PROBLEM DESCRIPTION:
Copy the listing below word for word, from the line containing "How far asunder" down through the line containing "364 millimetres", both lines included. Omit any picture markers from your copy.

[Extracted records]
□ □ □ □ □ □ □

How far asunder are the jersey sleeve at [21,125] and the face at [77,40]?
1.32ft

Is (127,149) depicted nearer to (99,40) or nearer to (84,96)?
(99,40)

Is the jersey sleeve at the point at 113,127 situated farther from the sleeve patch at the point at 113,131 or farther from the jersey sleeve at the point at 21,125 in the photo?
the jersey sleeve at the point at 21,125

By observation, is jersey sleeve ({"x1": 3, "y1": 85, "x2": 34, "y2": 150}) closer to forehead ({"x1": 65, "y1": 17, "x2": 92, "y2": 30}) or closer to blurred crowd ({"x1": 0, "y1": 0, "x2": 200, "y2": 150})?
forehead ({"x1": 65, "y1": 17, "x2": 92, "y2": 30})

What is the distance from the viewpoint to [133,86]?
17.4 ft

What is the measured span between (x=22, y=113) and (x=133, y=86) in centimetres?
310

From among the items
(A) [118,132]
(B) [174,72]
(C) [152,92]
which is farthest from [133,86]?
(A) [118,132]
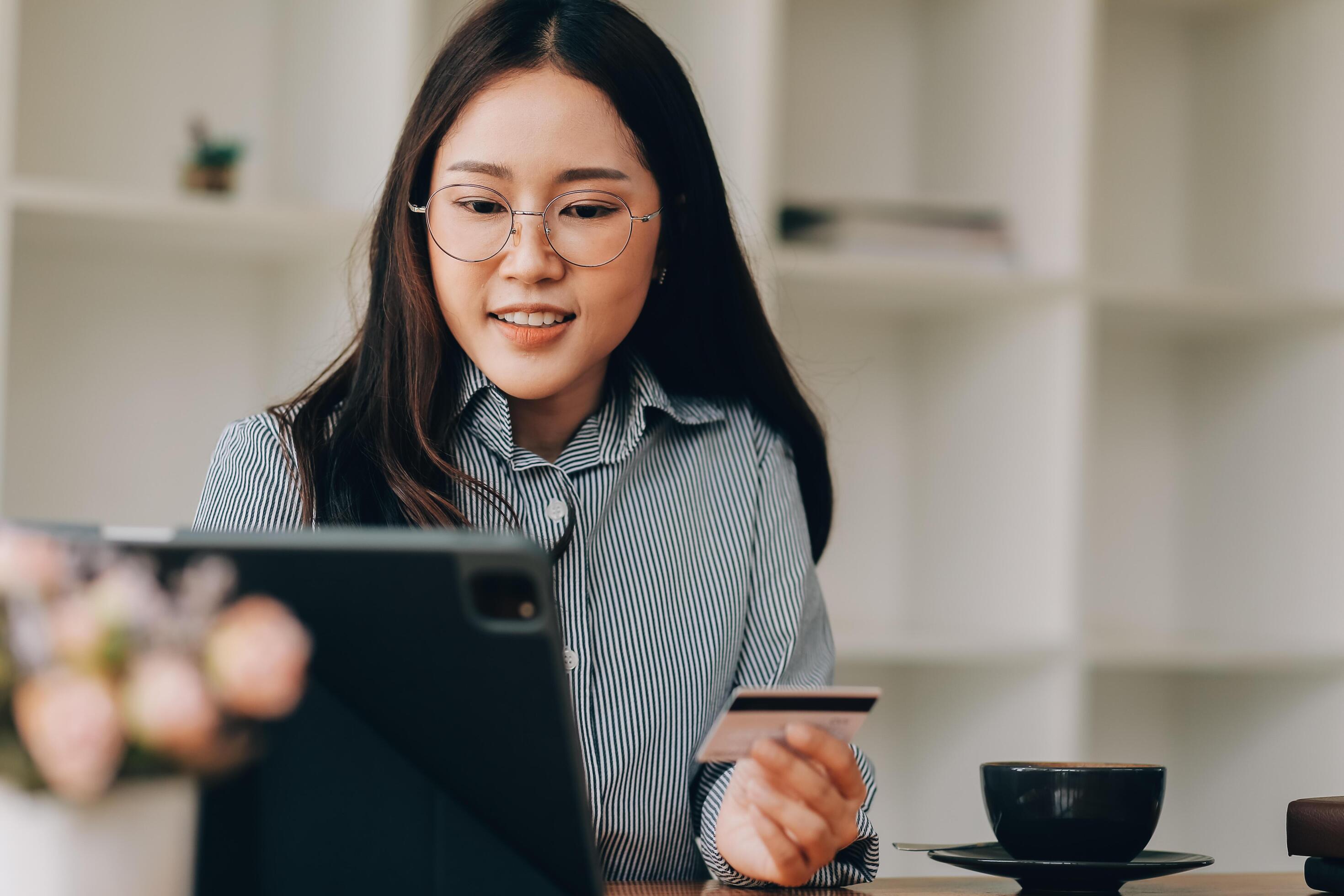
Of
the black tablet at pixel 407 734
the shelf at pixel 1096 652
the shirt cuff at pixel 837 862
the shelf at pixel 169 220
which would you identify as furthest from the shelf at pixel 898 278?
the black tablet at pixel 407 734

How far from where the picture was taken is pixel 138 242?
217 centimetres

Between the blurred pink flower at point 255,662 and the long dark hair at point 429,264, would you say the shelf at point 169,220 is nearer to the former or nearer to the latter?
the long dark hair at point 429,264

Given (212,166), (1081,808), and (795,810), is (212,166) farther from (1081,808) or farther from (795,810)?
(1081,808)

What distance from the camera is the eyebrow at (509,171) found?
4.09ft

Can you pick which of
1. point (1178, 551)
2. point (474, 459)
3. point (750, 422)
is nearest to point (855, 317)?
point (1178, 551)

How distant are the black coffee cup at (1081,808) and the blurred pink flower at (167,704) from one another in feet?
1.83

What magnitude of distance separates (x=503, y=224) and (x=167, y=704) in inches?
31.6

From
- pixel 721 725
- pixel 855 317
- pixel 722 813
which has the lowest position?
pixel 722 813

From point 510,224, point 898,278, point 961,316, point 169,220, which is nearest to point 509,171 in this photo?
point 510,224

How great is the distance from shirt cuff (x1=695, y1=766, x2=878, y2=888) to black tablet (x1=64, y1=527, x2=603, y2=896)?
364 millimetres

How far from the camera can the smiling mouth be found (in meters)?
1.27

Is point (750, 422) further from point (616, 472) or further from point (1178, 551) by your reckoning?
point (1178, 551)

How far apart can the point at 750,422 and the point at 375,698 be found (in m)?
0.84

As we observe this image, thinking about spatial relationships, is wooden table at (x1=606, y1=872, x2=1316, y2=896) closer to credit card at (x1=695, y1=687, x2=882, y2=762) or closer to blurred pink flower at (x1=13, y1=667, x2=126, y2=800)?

□ □ □ □ □ □ □

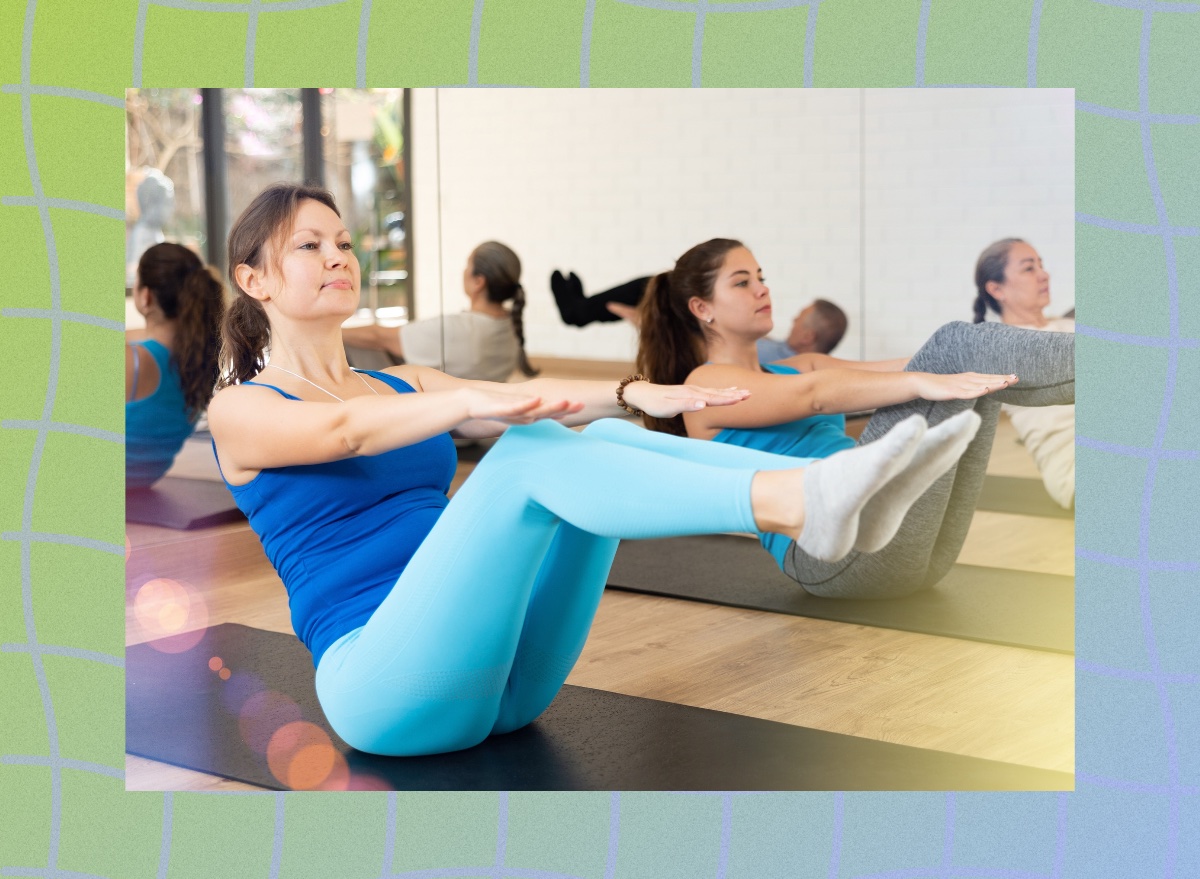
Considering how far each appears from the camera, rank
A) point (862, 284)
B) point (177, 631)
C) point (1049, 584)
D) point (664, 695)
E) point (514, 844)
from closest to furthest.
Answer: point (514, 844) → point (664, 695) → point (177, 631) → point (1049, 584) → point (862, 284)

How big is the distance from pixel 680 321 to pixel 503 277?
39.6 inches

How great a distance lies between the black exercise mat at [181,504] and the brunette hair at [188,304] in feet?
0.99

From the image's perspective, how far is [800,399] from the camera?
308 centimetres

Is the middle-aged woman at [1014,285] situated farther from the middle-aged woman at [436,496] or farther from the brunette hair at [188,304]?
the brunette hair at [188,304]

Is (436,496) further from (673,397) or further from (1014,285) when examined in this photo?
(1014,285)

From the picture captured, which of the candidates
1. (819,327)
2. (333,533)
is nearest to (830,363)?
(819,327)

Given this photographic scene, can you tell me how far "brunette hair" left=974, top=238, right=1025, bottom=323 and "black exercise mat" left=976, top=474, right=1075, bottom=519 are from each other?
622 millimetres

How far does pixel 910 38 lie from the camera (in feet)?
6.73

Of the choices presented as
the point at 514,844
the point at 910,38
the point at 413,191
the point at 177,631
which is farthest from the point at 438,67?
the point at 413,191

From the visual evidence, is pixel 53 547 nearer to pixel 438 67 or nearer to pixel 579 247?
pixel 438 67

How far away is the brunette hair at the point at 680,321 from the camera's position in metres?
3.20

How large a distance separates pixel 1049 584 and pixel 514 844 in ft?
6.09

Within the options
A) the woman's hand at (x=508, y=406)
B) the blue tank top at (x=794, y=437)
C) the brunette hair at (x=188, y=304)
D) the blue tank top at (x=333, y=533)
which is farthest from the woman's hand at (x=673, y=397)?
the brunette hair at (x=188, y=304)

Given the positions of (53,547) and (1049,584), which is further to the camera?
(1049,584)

□ □ □ □ □ □ □

SOLUTION:
How far asunder are the jersey sleeve at [21,125] and the face at [77,40]?
1.32ft

Is (127,149) depicted nearer to (99,40) or nearer to (84,96)?
(99,40)

Is the jersey sleeve at the point at 113,127 situated farther from the sleeve patch at the point at 113,131 or farther from the jersey sleeve at the point at 21,125 in the photo?
the jersey sleeve at the point at 21,125

By observation, is jersey sleeve ({"x1": 3, "y1": 85, "x2": 34, "y2": 150}) closer to forehead ({"x1": 65, "y1": 17, "x2": 92, "y2": 30}) or closer to blurred crowd ({"x1": 0, "y1": 0, "x2": 200, "y2": 150})?
forehead ({"x1": 65, "y1": 17, "x2": 92, "y2": 30})

What is the distance from the viewpoint to [133,86]?
17.4 ft

What is the measured span between (x=22, y=113) and (x=133, y=86) in centimetres?
310

From among the items
(A) [118,132]
(B) [174,72]
(C) [152,92]
which is farthest from [133,86]?
(A) [118,132]
Of
the black tablet at pixel 407 734
the shelf at pixel 1096 652
the shirt cuff at pixel 837 862
the shelf at pixel 169 220
which would you identify as furthest from the shelf at pixel 898 278?
the black tablet at pixel 407 734

How far from where the picture was taken is pixel 138 242?
217 centimetres

Between the blurred pink flower at point 255,662 and the long dark hair at point 429,264, would you say the shelf at point 169,220 is nearer to the former or nearer to the latter?
the long dark hair at point 429,264

Given (212,166), (1081,808), and (795,810), is (212,166) farther from (1081,808) or farther from (795,810)?
(1081,808)

What distance from the camera is the eyebrow at (509,171) found?
4.09ft

Can you pick which of
1. point (1178, 551)
2. point (474, 459)
3. point (750, 422)
is nearest to point (855, 317)?
point (1178, 551)

How distant are the black coffee cup at (1081,808) and the blurred pink flower at (167,704) from one another in feet?
1.83

What magnitude of distance separates (x=503, y=224) and (x=167, y=704) in inches?
31.6

From
- pixel 721 725
- pixel 855 317
- pixel 722 813
which has the lowest position?
pixel 722 813

From point 510,224, point 898,278, point 961,316, point 169,220, which is nearest to point 509,171 in this photo?
point 510,224

How great is the distance from shirt cuff (x1=695, y1=766, x2=878, y2=888) to black tablet (x1=64, y1=527, x2=603, y2=896)?
364 millimetres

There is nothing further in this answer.